Saga melajukan mobilnya dengan kecepatan sedang membelah padatnya kendaraan yang memenuhi jalan raya siang ini.
Mengabaikan gerutuan dan rengekan Gilang yang memintanya langsung pulang. Gilang yang duduk di sebelahnya dengan tangan yang bersedekap di dadanya terus menggerutu tak jelas.
"berisik..! Bisa diem gak sih lo.." Saga menyentak Gilang yang langsung terdiam mengatupkan bibirnya rapat-rapat.
Sebenarnya Saga tak sengaja menyentak Gilang, ia refleks melakukannya. Saga jengah melihat tingkah laku Gilang yang seperti anak kecil. Padahalkan ia sedang fokus-fokusnya menyetir.
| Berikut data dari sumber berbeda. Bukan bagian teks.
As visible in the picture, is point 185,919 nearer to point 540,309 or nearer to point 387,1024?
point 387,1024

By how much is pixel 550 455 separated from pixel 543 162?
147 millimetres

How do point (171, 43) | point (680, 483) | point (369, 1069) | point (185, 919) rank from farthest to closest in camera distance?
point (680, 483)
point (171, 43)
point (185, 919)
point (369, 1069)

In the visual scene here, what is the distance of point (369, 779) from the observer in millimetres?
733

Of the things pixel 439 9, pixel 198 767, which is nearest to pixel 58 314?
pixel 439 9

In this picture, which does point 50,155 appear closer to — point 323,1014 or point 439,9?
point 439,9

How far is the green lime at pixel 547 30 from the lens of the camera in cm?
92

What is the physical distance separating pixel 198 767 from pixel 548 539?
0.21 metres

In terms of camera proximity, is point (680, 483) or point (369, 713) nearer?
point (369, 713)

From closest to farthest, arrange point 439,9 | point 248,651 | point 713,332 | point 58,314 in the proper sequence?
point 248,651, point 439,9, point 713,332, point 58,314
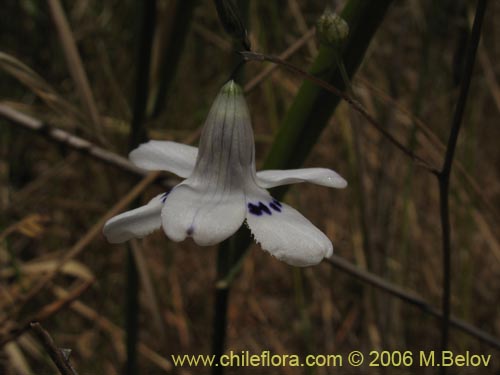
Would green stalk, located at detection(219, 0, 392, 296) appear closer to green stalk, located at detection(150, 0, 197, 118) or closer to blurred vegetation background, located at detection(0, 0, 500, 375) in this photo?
green stalk, located at detection(150, 0, 197, 118)

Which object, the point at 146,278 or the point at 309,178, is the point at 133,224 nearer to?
the point at 309,178

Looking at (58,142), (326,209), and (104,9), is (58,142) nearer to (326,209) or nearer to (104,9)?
(104,9)

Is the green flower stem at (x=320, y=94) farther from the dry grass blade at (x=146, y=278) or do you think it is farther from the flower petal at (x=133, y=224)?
the dry grass blade at (x=146, y=278)

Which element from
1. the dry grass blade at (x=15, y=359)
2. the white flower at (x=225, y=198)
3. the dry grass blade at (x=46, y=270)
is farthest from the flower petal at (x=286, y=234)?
the dry grass blade at (x=46, y=270)

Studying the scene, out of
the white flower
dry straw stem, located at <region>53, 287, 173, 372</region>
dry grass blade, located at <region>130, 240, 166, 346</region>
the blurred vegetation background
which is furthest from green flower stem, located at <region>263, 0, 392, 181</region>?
dry straw stem, located at <region>53, 287, 173, 372</region>

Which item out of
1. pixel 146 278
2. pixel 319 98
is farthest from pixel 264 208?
pixel 146 278

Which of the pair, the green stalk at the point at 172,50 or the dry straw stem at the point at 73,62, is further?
the dry straw stem at the point at 73,62

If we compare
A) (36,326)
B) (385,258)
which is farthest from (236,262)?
(385,258)
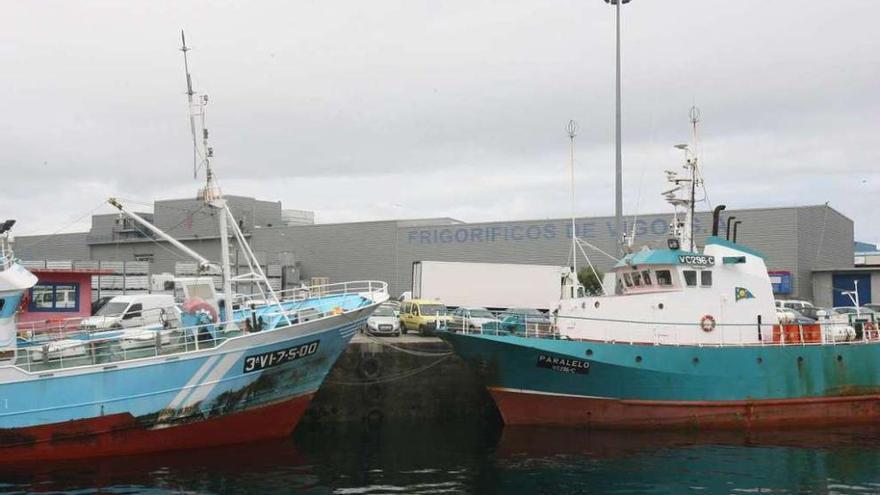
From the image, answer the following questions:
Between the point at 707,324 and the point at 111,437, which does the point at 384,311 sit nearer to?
the point at 707,324

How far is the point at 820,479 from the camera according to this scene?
16.9 m

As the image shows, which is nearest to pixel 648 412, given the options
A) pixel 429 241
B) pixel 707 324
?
pixel 707 324

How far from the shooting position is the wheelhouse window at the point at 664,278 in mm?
22750

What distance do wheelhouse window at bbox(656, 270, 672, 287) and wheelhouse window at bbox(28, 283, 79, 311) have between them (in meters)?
19.0

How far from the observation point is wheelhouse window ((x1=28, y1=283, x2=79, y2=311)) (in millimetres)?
28094

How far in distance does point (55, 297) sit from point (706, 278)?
67.9ft

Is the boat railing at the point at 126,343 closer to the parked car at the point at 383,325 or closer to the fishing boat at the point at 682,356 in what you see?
the fishing boat at the point at 682,356

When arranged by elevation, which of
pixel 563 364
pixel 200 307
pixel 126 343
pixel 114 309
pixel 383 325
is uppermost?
pixel 200 307

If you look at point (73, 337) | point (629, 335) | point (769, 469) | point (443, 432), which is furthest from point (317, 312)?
point (769, 469)

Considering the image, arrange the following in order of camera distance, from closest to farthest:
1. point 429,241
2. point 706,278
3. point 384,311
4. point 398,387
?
point 706,278 < point 398,387 < point 384,311 < point 429,241

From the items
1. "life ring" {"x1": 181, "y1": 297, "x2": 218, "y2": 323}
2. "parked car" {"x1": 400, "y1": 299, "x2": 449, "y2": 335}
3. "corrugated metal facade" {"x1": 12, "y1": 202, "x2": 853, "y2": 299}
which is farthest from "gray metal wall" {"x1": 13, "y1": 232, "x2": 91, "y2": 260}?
"life ring" {"x1": 181, "y1": 297, "x2": 218, "y2": 323}

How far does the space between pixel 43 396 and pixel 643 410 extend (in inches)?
553

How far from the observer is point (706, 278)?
2273 centimetres

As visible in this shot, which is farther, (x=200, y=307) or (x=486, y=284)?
(x=486, y=284)
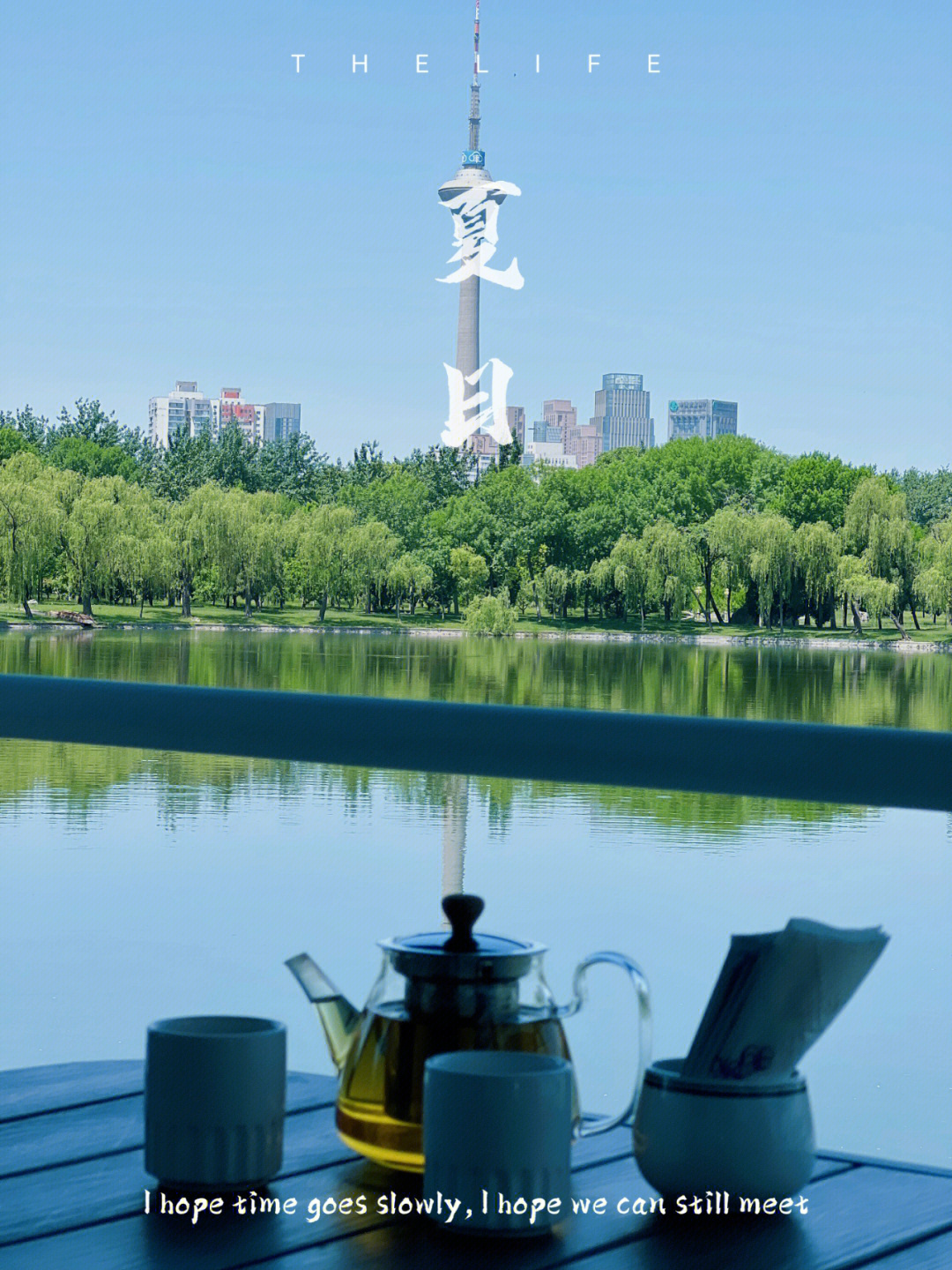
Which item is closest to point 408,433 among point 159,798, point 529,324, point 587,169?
point 529,324

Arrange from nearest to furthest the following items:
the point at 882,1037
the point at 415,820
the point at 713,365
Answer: the point at 882,1037
the point at 415,820
the point at 713,365

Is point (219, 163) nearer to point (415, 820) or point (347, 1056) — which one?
point (415, 820)

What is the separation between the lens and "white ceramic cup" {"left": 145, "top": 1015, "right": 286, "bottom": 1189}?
0.43 m

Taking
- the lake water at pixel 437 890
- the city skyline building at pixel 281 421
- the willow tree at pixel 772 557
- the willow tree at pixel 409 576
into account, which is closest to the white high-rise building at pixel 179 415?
the city skyline building at pixel 281 421

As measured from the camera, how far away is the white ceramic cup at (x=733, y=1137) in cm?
42

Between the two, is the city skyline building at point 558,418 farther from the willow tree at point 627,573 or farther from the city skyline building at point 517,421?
the willow tree at point 627,573

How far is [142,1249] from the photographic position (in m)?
0.39

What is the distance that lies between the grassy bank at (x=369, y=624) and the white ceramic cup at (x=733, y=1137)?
93.9 feet

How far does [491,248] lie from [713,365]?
713 cm

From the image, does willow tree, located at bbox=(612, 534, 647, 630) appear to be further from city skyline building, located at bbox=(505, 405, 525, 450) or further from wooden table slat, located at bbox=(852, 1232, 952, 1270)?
wooden table slat, located at bbox=(852, 1232, 952, 1270)

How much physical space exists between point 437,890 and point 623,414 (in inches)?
1305

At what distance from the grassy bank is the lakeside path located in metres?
0.02

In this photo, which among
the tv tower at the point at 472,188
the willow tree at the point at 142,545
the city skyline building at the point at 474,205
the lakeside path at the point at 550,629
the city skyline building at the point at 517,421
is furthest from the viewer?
the city skyline building at the point at 474,205

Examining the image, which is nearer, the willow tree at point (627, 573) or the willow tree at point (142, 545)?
the willow tree at point (142, 545)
Kan bahaya kalau sampai nabrak.
"sudah sampai, cepet turun papa sudah nunggu di dalam.." Gilang hanya terdiam tak ingin keluar, ia hanya meremat jari-jarinya dengan kepala tertunduk.
Saga yang melihat itu menjadi serba salah sendiri. Gilang pasti marah karena tadi ia bentak.
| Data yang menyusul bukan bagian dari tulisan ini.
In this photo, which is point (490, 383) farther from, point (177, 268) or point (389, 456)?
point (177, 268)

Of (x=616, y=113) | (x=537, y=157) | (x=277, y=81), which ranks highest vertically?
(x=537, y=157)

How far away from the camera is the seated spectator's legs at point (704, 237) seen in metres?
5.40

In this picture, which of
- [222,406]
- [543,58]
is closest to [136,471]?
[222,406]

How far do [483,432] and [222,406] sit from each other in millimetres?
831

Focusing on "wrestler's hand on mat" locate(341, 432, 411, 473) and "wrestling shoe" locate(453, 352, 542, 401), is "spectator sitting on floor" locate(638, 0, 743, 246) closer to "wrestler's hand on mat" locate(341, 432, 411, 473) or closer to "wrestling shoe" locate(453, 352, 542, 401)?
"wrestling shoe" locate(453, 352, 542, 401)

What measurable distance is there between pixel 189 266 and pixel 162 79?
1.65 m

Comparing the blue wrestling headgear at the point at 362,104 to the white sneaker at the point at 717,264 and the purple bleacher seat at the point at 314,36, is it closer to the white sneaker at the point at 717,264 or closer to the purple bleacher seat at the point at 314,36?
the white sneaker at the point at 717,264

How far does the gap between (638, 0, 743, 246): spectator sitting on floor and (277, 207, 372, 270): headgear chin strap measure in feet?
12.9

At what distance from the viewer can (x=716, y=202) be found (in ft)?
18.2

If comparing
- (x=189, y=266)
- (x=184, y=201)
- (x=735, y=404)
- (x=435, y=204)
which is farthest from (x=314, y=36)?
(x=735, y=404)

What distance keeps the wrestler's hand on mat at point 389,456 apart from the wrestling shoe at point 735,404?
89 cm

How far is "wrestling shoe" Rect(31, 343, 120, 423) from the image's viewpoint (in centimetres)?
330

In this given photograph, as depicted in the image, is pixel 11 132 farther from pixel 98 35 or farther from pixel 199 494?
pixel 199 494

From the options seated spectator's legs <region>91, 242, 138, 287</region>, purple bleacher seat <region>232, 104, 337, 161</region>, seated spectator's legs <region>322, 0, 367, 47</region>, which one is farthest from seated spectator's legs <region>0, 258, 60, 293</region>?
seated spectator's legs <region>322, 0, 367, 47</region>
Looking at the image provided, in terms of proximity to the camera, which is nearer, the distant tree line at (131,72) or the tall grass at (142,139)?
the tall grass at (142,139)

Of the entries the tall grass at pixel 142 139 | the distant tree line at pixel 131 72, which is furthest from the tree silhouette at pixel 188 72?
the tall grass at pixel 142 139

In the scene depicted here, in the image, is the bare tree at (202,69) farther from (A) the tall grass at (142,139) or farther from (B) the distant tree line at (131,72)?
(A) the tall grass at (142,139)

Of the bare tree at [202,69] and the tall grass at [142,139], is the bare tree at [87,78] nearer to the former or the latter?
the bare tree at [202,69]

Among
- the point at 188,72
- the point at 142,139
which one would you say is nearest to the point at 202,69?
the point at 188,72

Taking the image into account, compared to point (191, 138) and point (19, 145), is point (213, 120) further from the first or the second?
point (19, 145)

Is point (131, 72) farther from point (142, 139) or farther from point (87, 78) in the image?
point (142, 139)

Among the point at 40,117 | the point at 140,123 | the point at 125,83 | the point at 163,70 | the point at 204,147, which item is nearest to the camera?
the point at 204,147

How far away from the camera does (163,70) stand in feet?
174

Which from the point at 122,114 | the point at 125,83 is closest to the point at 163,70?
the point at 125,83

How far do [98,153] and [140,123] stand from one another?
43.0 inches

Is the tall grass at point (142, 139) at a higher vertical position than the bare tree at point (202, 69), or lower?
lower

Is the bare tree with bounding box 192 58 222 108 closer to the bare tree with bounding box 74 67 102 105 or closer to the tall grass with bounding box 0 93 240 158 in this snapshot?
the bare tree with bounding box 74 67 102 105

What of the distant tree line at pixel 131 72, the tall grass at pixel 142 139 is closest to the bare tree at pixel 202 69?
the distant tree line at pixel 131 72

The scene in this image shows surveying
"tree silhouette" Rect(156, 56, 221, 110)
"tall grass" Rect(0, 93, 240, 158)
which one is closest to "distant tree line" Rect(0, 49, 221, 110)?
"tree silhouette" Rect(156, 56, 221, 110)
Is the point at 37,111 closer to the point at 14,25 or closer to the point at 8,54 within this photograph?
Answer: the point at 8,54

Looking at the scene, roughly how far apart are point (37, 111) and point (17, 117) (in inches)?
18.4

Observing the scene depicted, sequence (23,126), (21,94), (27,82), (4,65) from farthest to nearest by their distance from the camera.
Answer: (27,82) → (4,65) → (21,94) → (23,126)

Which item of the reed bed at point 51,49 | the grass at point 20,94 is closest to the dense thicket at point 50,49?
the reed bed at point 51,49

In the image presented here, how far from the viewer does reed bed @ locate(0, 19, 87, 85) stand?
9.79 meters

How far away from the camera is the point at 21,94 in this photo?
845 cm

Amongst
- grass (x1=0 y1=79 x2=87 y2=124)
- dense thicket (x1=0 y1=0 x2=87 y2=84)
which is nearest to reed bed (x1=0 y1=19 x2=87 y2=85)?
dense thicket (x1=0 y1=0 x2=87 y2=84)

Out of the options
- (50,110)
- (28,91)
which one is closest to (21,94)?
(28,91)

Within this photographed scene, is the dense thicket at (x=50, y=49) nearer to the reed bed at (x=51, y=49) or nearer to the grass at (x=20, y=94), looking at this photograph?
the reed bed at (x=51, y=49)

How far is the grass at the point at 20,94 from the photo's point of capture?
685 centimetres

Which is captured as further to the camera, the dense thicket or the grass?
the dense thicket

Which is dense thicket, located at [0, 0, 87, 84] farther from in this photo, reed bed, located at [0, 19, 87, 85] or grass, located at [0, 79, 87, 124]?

"lo marah ya? maafin gue,tadi gue gak sengaja bentak lo" Saga menyentuh pundak Gilang dan tersenyum hangat ke arah Gilang yang masih menundukkan kepanya.
"gu..gue gak mau masuk ke dalam. Gue gak mau check up.." cicit Gilang. Mendengar itu Saga mendesah pasrah.
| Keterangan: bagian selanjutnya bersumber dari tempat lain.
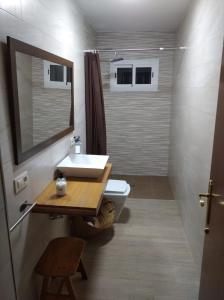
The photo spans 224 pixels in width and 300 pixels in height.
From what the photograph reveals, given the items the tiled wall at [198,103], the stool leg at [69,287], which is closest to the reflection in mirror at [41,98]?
the stool leg at [69,287]

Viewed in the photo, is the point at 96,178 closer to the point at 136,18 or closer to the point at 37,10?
the point at 37,10

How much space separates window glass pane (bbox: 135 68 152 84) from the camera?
404cm

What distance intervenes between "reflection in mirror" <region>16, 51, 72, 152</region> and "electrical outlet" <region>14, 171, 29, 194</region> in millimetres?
166

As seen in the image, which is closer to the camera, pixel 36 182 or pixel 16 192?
pixel 16 192

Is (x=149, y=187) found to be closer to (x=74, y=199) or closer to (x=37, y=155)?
(x=74, y=199)

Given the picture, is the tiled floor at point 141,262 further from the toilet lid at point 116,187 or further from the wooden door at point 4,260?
the wooden door at point 4,260

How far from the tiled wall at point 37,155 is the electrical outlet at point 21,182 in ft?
0.11

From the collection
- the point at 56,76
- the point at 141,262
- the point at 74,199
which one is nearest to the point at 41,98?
the point at 56,76

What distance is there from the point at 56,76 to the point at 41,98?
1.21ft

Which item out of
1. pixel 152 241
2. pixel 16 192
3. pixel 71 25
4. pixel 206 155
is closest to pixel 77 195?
pixel 16 192

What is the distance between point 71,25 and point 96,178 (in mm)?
1615

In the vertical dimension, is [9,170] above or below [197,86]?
below

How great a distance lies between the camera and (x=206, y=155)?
6.16 feet

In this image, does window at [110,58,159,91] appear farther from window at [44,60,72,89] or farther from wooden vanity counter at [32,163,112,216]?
wooden vanity counter at [32,163,112,216]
"kenapa..? Kenapa tidak mau hmm?" Saga akhirnya menanyakan apa alasan kenapa Gilang tak mau melakukan check up rutinnya.
Tapi yang ia dapatkan hanyalah gelengan kepala Gilang. Tubuhnya sedikit bergetar dan Saga sudah yakin kalau Gilang menangis sekarang.
"adek sayang kakak, mama dan papakan..? Adek gak maukan lihat kita sedih? Apa adek sekarang udah gak sayang lagi sama kita?".
Gilang langsung menggelengkan kepalanya. Itu semua tidaklah benar. Gilang sayang keluarganya sangat, melebihi apapun malah.
Hanya saja beberapa hari ini ia mulai pesimis dengan semuanya. Hanya rasa lelah dan menyerah yang menggerayangi otaknya.
"gue cuman capek hari ini kak. Kita pulang ya..?".
"hanya sebentar dek.. Kakak janji hanya sebentar setelah itu kita langsung pulang dan istirahat di rumah".
Gilang sudah tak bisa membantah lagi, apalagi nada suara sarat akan kelembutan dari Saga yang membuatnya tak bisa menolak jika tidak mau didiami seharian oleh sang kakak.
Pada akhirnya di sinilah mereka berdua duduk berhadapan dengan Adit selaku dokter pribadi Gilang. Dan bertambah bingunglah adit saat mendapati kedua putranya hanya terdiam, apalagi Gilang.
"kalian kenapa..?" Pertanyaan itu membuat kedua putranya menatapnya seolah berkata 'memangnya kenapa kita'.
Dan itu membuat Adit menatap mereka berdua jengah. Jengah karena di tanya malah balik menunjukkan raut bertanya.
"ya sudahlah kita langsung mulai saja. Gilang pergi ke tempatmu seperti biasa" Gilang langsung berdiri dari duduknya menuruti perintah sang dokter yang tak lain papanya sendiri.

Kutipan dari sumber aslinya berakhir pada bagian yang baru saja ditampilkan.